I think it may well be plausible. With exponentially increasing access to information for the general public who spend more time on the internet than ever before, with more rankings and related commentary being thrown around the web, with the real branding strides that the NESCAC has made in the last handful of years, particularly among the club sports demographic(1), with all of that and more I can see how Midd would scoop up another 4 to 6 thousand qualified applications, especially if they did anything to make it easier to apply.
There are a lot, and I mean A LOT, of people out there who think universities are what you attend when going to college, and everything else for those people is hopelessly obscure. The LAC is a creature of the informed, not of the people who pull their knowledge of higher ed from watching Gilmore Girls. Going from zero to some level of increased recognition is different than going from famous to famous. Yale didn’t get more well known over a short time span, but it is plausible that Middlebury did.
It is the rare bird with a substandard GPA and test score who is going to say, “what the hell? let’s throw in an application to a small private college in the middle of nowhere in a middle of nowhere state 3,000 miles away from where I live.” Those people apply to Berkeley, to UCLA, to University of Texas, Michigan, some of the Ivies they’ve heard of, Vanderbilt, Duke … again, household names. Small private colleges appeal to intellectual kids almost exclusively.

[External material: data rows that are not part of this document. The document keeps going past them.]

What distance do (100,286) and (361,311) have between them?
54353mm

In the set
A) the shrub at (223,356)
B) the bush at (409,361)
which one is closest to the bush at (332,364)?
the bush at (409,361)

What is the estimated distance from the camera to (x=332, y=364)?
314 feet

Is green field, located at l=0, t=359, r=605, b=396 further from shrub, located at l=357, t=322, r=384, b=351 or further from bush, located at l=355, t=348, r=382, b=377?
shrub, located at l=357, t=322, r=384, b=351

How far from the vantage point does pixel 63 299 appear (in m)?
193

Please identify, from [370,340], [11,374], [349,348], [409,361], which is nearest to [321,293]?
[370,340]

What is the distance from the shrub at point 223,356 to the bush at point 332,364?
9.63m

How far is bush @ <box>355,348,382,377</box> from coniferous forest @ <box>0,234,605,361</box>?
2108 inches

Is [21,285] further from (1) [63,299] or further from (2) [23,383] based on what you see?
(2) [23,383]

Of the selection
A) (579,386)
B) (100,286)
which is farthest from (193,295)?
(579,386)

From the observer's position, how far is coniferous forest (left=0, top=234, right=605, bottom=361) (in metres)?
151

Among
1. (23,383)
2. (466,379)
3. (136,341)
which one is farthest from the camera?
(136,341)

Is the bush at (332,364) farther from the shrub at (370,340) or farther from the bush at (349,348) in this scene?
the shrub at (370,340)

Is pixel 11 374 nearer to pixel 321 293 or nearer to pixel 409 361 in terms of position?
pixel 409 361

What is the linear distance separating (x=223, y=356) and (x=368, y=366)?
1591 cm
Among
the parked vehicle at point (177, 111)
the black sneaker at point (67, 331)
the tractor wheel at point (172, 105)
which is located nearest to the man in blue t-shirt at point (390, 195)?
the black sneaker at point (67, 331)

(1) At my Ds’ well known and well regarded premier soccer club based in Redmond Washington, a club full of kids of Microsoft, Amazon and other tech company professionals, the recruiting arm didn’t focus on LACs at all back when my oldest started. For those kids who weren’t headed for D1 play, the next level of focus was D2 and if you weren’t good enough to get traction there they pretty much encouraged you to get over playing college soccer and move on with your life. By the time my youngest was out, they were fully engaged with the NESCAC as a brand as well as plugged into sending kids to the PNW and California LACs. They had plenty of kids who were D1 capable players (like my youngest) choosing small college play for the academics, which brings the NESCAC right into focus. That’s just one club in one sport. That was a marked change that happened over a relatively short period of time.
PS: see my post above regarding a USA Today ranking of college sports traditions that includes the Little Three rivalry amongst such titans as Texas A&M’s 12th Man, Ohio State’s band dotting the i, and more.